[Stored records]
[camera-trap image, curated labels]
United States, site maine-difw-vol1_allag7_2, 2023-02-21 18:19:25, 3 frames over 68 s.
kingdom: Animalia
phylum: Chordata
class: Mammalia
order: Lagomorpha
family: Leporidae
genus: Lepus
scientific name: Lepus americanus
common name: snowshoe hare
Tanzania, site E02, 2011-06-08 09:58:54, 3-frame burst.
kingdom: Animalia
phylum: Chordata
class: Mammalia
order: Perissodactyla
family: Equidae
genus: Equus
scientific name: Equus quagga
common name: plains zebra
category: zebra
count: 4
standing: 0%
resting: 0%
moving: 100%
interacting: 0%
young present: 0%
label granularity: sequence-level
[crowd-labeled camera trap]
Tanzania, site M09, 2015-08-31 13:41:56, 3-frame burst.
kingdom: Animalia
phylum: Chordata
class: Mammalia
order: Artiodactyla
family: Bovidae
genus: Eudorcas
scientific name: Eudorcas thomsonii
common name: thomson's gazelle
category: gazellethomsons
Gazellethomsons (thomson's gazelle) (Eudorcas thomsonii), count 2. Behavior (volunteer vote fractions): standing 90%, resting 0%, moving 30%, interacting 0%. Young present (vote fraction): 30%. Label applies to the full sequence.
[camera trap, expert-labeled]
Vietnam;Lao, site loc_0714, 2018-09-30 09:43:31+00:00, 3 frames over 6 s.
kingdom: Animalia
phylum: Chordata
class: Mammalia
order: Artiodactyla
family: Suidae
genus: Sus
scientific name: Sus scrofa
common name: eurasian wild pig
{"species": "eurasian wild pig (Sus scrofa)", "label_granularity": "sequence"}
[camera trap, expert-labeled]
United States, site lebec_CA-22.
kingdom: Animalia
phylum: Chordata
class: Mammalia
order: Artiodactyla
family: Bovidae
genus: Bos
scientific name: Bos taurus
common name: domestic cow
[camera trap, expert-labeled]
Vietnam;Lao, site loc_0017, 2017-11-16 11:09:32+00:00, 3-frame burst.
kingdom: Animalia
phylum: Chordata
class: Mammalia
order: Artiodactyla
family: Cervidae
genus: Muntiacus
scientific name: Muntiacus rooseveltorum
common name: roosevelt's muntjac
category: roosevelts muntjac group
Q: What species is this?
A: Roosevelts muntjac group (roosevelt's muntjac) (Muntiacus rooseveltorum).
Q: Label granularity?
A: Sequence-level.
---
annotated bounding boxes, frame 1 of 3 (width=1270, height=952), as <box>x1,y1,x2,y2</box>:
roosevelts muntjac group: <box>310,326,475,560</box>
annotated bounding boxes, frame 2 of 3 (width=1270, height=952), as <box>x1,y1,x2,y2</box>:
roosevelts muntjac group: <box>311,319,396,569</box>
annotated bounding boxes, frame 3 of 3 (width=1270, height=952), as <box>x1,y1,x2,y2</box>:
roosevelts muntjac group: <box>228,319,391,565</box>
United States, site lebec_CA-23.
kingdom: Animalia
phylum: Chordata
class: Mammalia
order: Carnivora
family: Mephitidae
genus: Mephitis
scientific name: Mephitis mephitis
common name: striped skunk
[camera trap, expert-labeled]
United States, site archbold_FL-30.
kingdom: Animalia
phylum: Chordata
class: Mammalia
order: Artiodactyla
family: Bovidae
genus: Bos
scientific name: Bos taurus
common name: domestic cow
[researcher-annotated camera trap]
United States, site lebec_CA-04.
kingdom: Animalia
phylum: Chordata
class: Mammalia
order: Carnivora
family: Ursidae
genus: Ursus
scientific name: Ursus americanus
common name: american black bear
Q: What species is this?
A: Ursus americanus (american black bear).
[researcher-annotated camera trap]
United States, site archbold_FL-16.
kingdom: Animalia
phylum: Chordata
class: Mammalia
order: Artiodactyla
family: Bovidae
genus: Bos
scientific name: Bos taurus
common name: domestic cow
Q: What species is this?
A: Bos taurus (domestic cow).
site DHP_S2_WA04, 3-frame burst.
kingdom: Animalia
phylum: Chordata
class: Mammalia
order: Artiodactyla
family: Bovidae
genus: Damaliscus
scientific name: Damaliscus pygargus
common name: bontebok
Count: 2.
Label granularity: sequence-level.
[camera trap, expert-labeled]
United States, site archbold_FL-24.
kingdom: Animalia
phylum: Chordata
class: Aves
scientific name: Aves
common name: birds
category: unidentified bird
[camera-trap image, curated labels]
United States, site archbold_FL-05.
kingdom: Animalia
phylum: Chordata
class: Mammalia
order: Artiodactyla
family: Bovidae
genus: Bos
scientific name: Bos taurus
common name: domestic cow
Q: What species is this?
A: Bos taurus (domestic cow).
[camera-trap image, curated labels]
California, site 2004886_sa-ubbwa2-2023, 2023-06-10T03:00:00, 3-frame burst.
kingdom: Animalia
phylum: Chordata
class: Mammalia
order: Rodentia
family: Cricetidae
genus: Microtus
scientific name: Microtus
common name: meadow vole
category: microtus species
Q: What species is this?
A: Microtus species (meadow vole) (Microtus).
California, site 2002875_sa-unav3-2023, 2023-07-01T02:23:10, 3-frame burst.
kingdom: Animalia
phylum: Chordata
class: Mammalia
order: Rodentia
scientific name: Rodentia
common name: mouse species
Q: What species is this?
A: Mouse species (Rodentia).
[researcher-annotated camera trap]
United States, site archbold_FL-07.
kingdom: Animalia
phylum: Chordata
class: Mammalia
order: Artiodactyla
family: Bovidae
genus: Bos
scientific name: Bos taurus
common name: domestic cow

> [Work order]
Above are some records; copy exactly the lines from the one with "moving: 100%" through the one with "genus: Eudorcas", both included, and no others.

> [Result]
moving: 100%
interacting: 0%
young present: 0%
label granularity: sequence-level
[crowd-labeled camera trap]
Tanzania, site M09, 2015-08-31 13:41:56, 3-frame burst.
kingdom: Animalia
phylum: Chordata
class: Mammalia
order: Artiodactyla
family: Bovidae
genus: Eudorcas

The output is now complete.